:: Text passage ::
- Venue: Welland Pan Am Flatwater Centre
- Dates: July 14
- Competitors: 18 from 9 nations
- Winning time: 1:48.653

Medalists
| Gold medal | Yusmari Mengana Yurieni Guerra | Cuba |
| Silver medal | Sabrina Ameghino Alexandra Keresztesi | Argentina |
| Bronze medal | Karina Alanís Maricela Montemayor | Mexico |

= Canoeing at the 2015 Pan American Games – Women's K-2 500 metres =

The women's K-2 500 metres canoeing event at the 2015 Pan American Games was held on 14 of July at the Welland Pan Am Flatwater Centre in Welland.

==Schedule==
The following is the competition schedule for the event:

All times are Eastern Daylight Time (UTC−4)
:::
:: Rows ::
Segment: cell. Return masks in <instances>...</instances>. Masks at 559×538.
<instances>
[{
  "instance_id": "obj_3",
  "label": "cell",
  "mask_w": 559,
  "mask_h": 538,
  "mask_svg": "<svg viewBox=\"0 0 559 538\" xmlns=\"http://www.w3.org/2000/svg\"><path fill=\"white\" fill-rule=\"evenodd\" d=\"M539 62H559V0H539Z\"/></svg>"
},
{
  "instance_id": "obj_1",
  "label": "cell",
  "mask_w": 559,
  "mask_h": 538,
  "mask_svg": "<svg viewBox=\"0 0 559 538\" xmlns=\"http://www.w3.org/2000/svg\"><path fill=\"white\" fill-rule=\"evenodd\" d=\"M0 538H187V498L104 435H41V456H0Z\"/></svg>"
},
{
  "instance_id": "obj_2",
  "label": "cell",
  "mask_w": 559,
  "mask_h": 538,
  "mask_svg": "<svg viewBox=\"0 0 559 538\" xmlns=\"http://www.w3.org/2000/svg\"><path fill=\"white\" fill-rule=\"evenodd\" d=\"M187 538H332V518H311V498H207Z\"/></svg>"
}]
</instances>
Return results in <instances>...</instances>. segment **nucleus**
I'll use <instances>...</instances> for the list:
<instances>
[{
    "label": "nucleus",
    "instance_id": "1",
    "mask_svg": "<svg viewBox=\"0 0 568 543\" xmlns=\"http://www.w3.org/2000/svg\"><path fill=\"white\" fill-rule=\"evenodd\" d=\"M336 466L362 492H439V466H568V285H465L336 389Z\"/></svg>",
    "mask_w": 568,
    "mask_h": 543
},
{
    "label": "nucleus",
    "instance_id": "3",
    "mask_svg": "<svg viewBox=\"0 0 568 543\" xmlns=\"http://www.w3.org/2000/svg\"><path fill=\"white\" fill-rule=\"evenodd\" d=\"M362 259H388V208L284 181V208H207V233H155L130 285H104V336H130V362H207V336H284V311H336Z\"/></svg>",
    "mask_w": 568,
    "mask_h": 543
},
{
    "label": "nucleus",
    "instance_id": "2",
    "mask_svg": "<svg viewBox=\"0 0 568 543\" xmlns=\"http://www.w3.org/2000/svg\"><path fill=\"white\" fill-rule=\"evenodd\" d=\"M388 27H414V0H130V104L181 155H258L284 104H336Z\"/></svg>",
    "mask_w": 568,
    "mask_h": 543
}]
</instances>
:::
> [Problems and tasks]:
(A) In the K-2 500 metres text, turn the paragraph beginning "The women's K-2 500 metres canoeing event" into a short list that keeps its main facts.
(B) Copy the stretch of the K-2 500 metres text from "The women's K-2" through "Daylight Time (UTC−4)" word for word.

> [Written answers]:
(A)
- Event: women's K-2 500 metres canoeing, 2015 Pan American Games
- Date: 14 July
- Venue: Welland Pan Am Flatwater Centre, Welland

(B)
The women's K-2 500 metres canoeing event at the 2015 Pan American Games was held on 14 of July at the Welland Pan Am Flatwater Centre in Welland.

==Schedule==
The following is the competition schedule for the event:

All times are Eastern Daylight Time (UTC−4)